● What is expected
Pull the text from all twelve rows below word for word, dropping the picture markers.

======

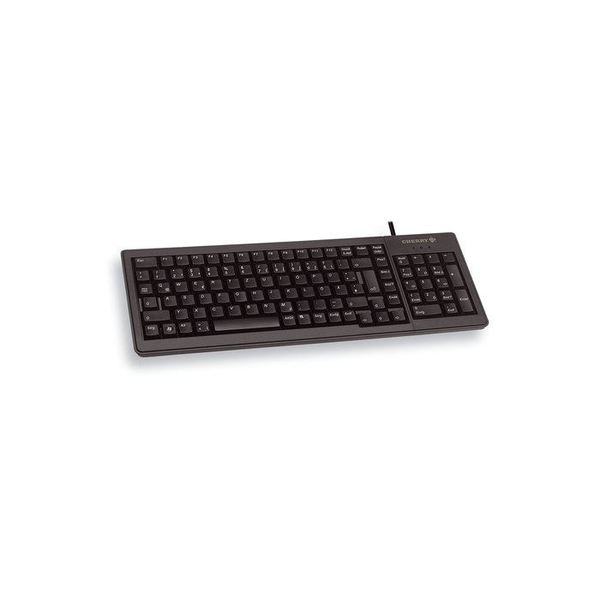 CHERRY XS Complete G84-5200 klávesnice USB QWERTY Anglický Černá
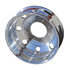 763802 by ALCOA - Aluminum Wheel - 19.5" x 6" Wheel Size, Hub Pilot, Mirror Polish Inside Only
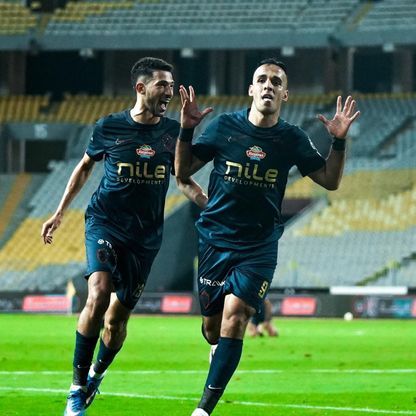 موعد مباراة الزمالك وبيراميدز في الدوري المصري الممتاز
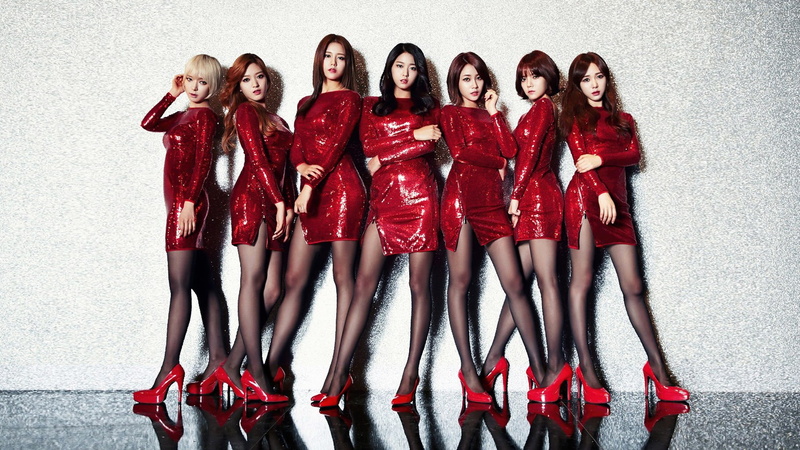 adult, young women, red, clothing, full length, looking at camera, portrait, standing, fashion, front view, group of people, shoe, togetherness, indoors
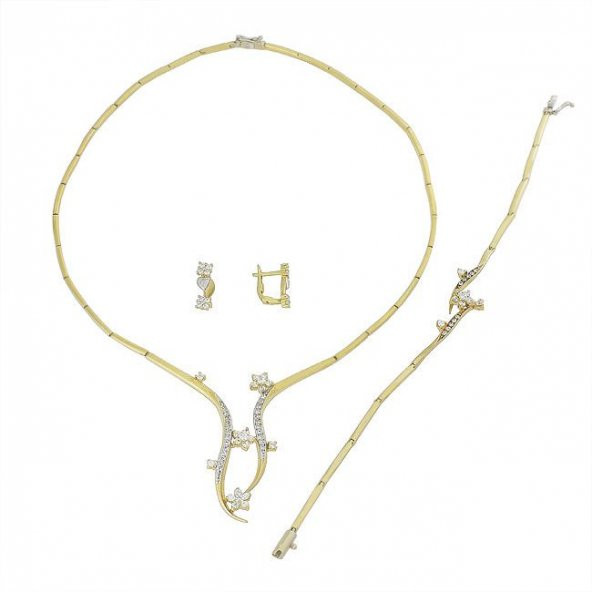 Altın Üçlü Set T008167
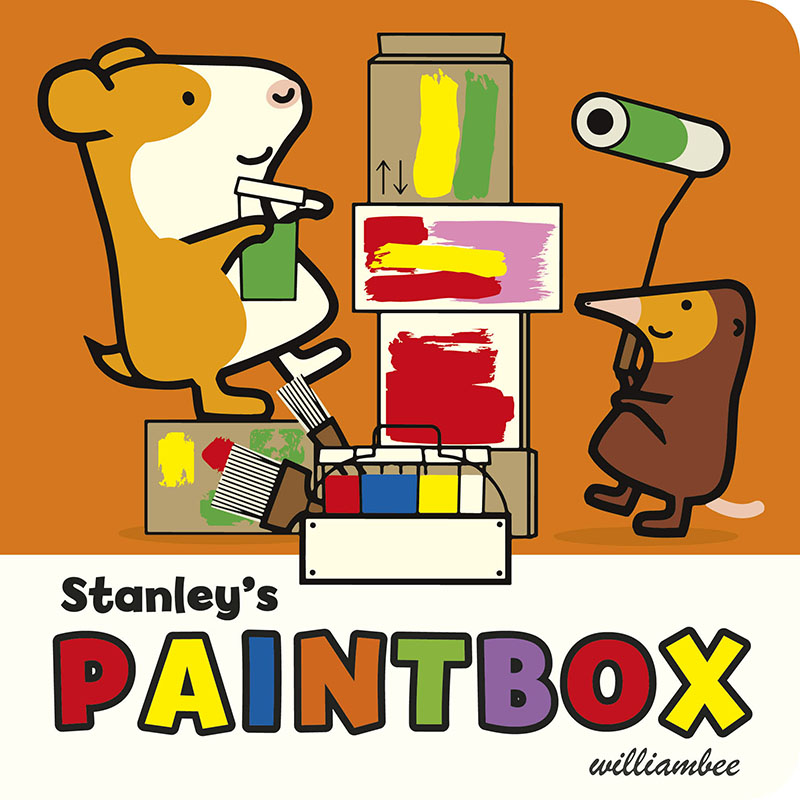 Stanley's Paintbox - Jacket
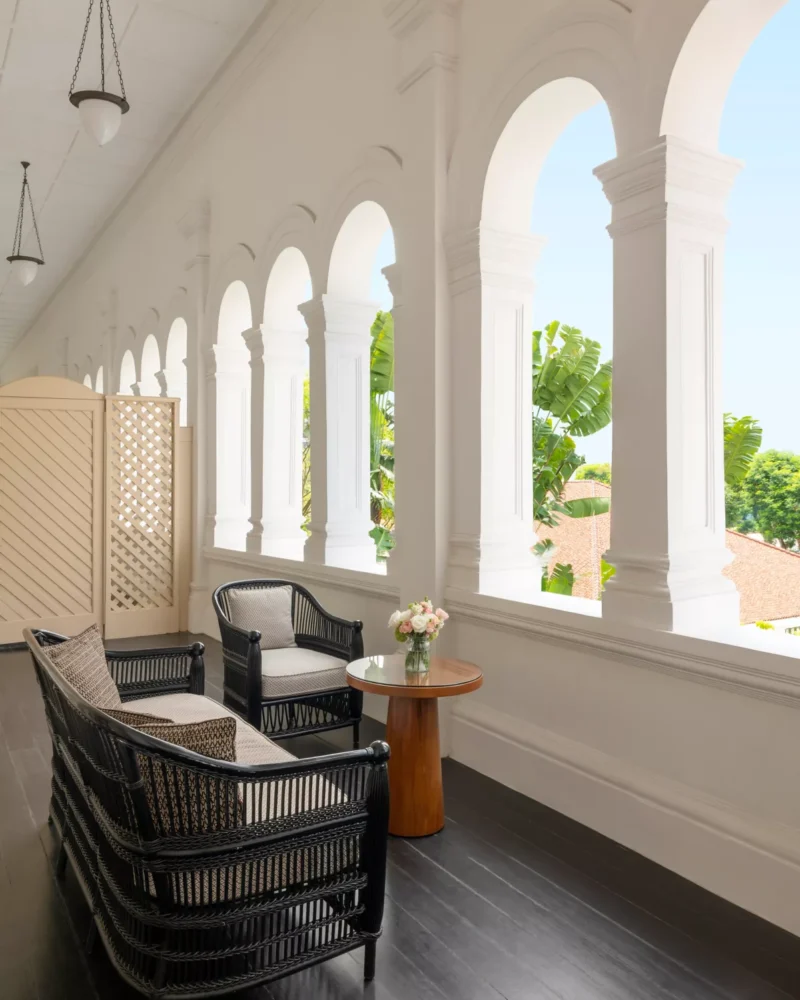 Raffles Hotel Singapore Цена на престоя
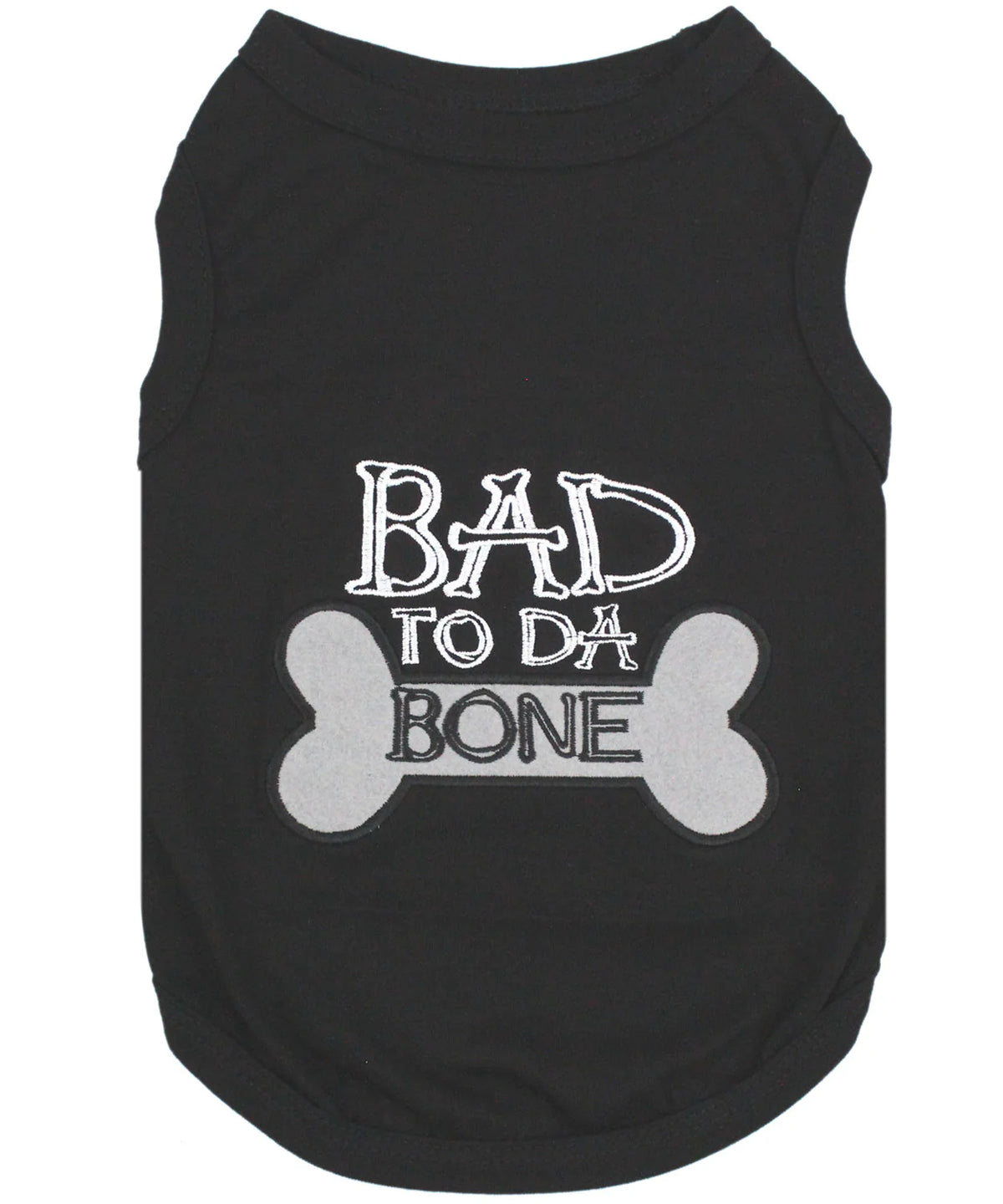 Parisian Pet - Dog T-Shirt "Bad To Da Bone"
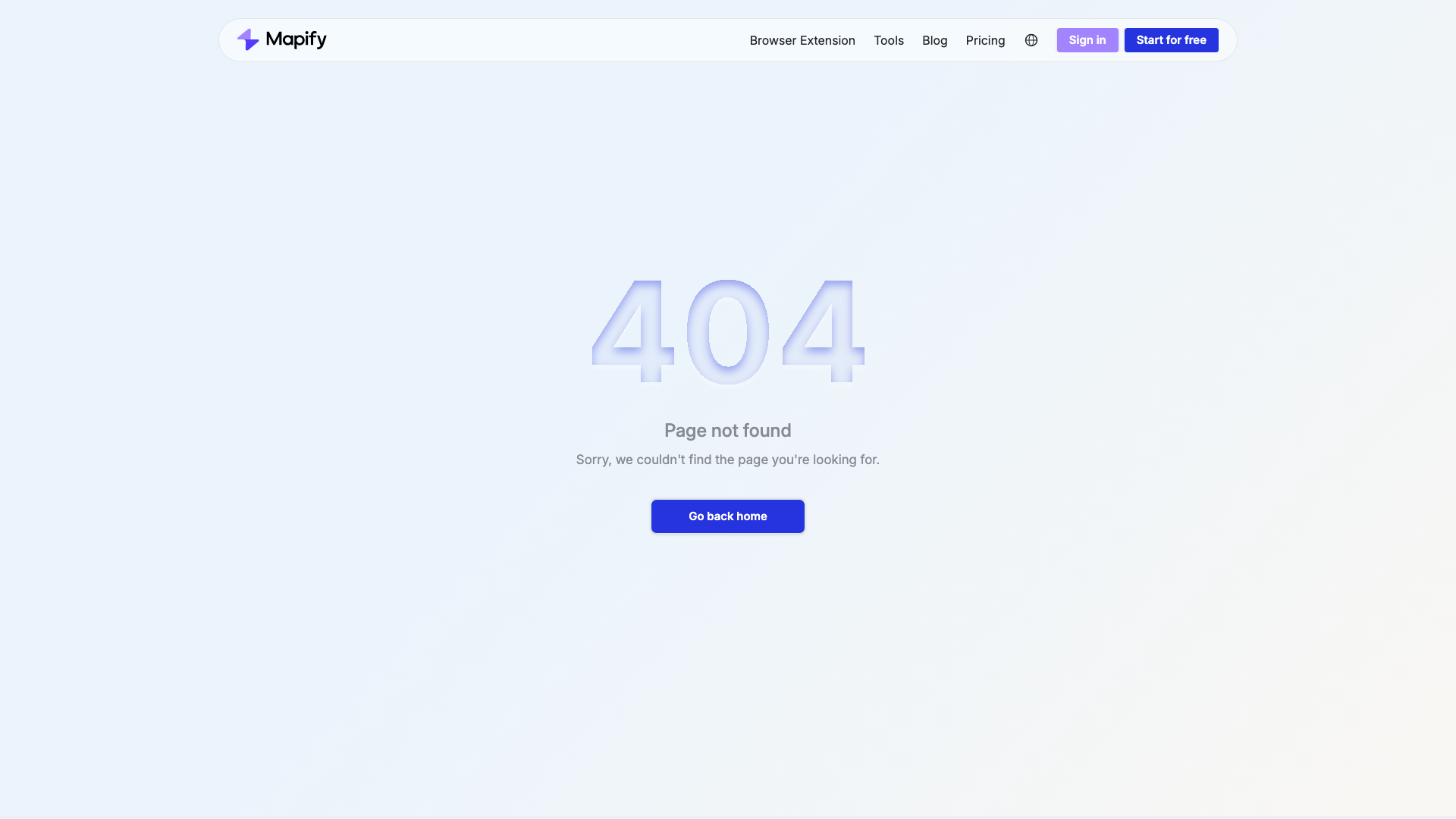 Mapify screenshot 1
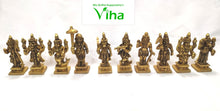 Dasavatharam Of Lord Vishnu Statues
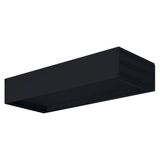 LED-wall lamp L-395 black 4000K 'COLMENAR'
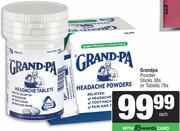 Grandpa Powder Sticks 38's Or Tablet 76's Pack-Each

======

● Reply to the exercise
 CHERRY XS Complete G84-5200 klávesnice USB QWERTY Anglický Černá
 763802 by ALCOA - Aluminum Wheel - 19.5" x 6" Wheel Size, Hub Pilot, Mirror Polish Inside Only
 موعد مباراة الزمالك وبيراميدز في الدوري المصري الممتاز
 adult, young women, red, clothing, full length, looking at camera, portrait, standing, fashion, front view, group of people, shoe, togetherness, indoors
 Altın Üçlü Set T008167
 Stanley's Paintbox - Jacket
 Raffles Hotel Singapore Цена на престоя
 Parisian Pet - Dog T-Shirt "Bad To Da Bone"
 Mapify screenshot 1
 Dasavatharam Of Lord Vishnu Statues
 LED-wall lamp L-395 black 4000K 'COLMENAR'
 Grandpa Powder Sticks 38's Or Tablet 76's Pack-Each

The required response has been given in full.